Could the entries below be reproduced exactly, with the images removed?

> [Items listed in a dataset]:
↓↓↓
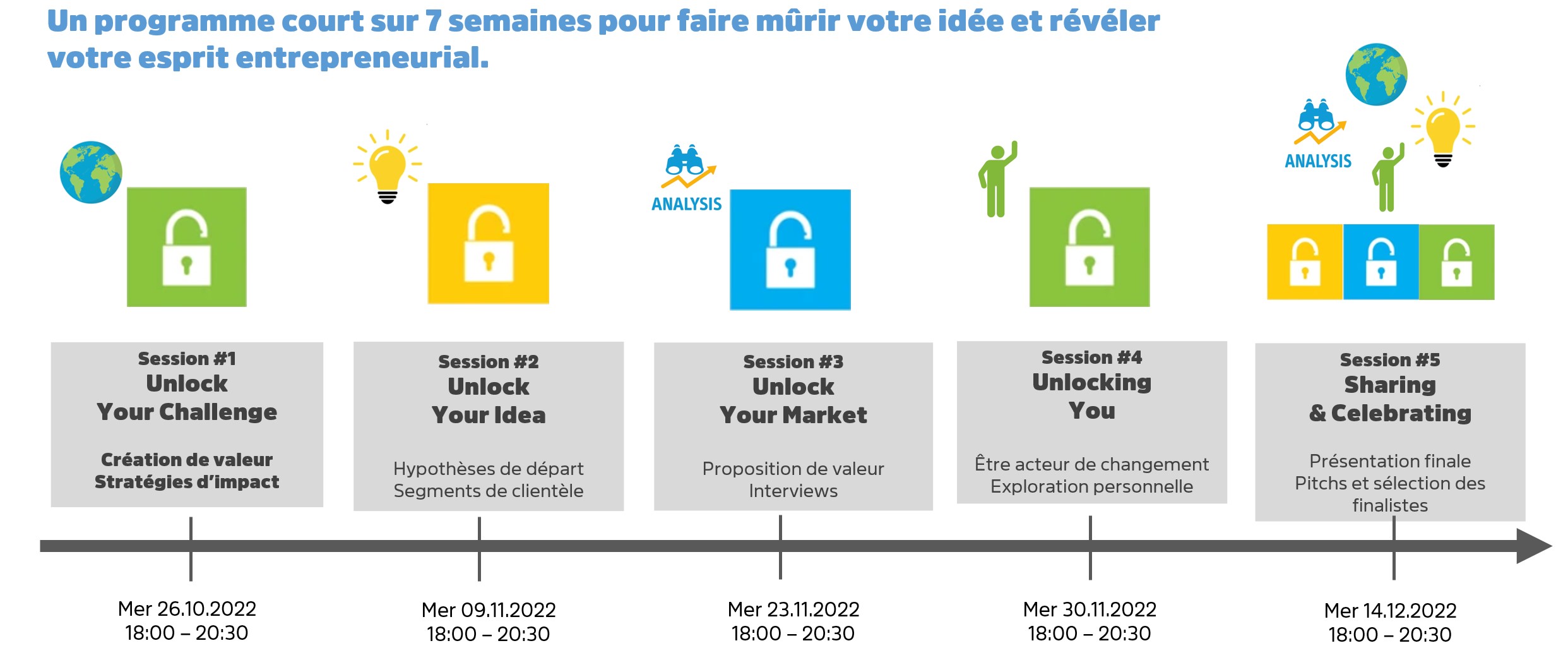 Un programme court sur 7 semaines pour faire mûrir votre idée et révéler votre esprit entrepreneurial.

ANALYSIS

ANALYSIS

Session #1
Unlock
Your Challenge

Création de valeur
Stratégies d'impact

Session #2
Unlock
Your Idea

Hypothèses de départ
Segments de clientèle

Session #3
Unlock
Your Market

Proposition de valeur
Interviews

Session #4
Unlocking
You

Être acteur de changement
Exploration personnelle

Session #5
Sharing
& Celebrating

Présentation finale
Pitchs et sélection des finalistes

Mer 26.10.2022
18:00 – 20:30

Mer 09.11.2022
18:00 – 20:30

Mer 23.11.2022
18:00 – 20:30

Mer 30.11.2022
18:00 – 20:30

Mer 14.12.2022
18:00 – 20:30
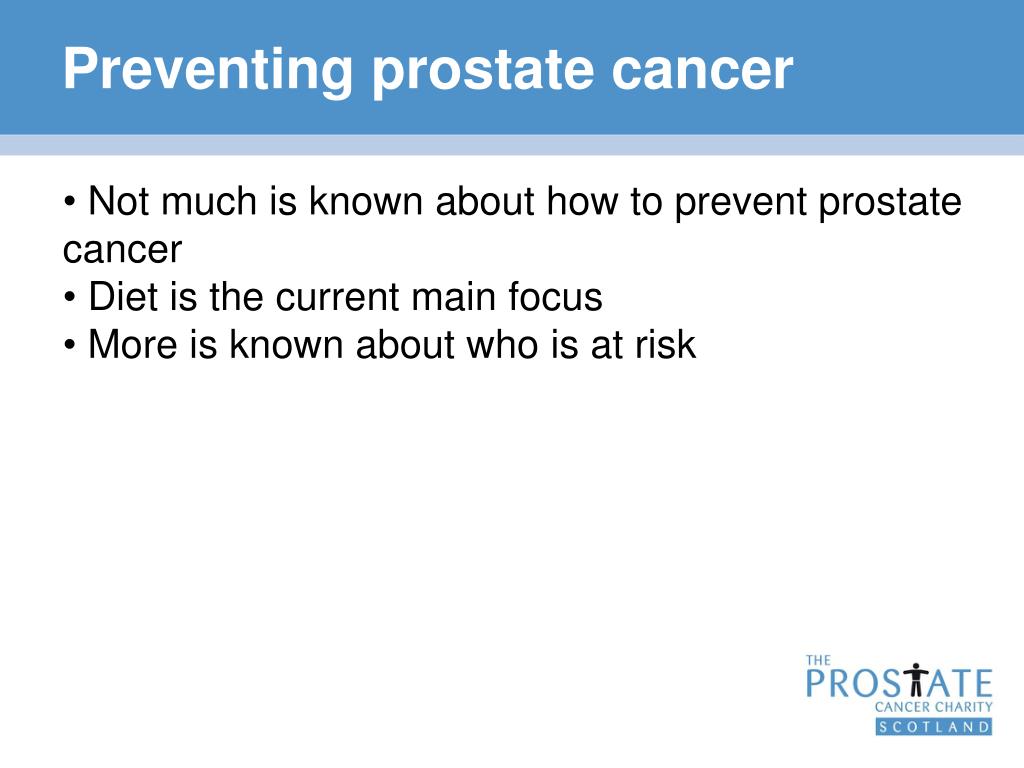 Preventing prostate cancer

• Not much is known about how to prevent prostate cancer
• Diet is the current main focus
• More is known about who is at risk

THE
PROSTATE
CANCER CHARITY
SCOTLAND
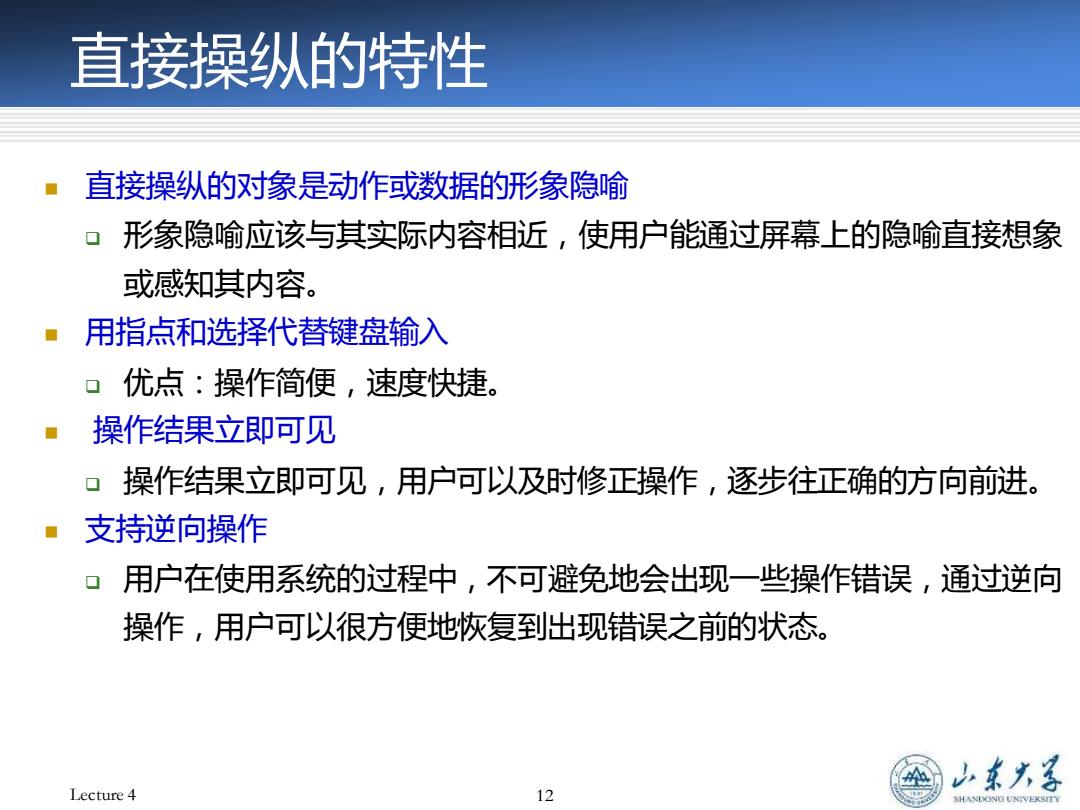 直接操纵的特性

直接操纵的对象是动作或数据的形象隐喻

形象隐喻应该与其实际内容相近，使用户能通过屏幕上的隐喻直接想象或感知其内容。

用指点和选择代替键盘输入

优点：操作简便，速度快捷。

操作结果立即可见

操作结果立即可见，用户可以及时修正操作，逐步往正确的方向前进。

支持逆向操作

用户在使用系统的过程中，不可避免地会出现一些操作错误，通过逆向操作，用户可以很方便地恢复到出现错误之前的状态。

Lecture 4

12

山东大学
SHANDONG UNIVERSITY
↑↑↑
> [RESULT BELOW]:
 Un programme court sur 7 semaines pour faire mûrir votre idée et révéler votre esprit entrepreneurial.

ANALYSIS

ANALYSIS

Session #1
Unlock
Your Challenge

Création de valeur
Stratégies d'impact

Session #2
Unlock
Your Idea

Hypothèses de départ
Segments de clientèle

Session #3
Unlock
Your Market

Proposition de valeur
Interviews

Session #4
Unlocking
You

Être acteur de changement
Exploration personnelle

Session #5
Sharing
& Celebrating

Présentation finale
Pitchs et sélection des finalistes

Mer 26.10.2022
18:00 – 20:30

Mer 09.11.2022
18:00 – 20:30

Mer 23.11.2022
18:00 – 20:30

Mer 30.11.2022
18:00 – 20:30

Mer 14.12.2022
18:00 – 20:30
 Preventing prostate cancer

• Not much is known about how to prevent prostate cancer
• Diet is the current main focus
• More is known about who is at risk

THE
PROSTATE
CANCER CHARITY
SCOTLAND
 直接操纵的特性

直接操纵的对象是动作或数据的形象隐喻

形象隐喻应该与其实际内容相近，使用户能通过屏幕上的隐喻直接想象或感知其内容。

用指点和选择代替键盘输入

优点：操作简便，速度快捷。

操作结果立即可见

操作结果立即可见，用户可以及时修正操作，逐步往正确的方向前进。

支持逆向操作

用户在使用系统的过程中，不可避免地会出现一些操作错误，通过逆向操作，用户可以很方便地恢复到出现错误之前的状态。

Lecture 4

12

山东大学
SHANDONG UNIVERSITY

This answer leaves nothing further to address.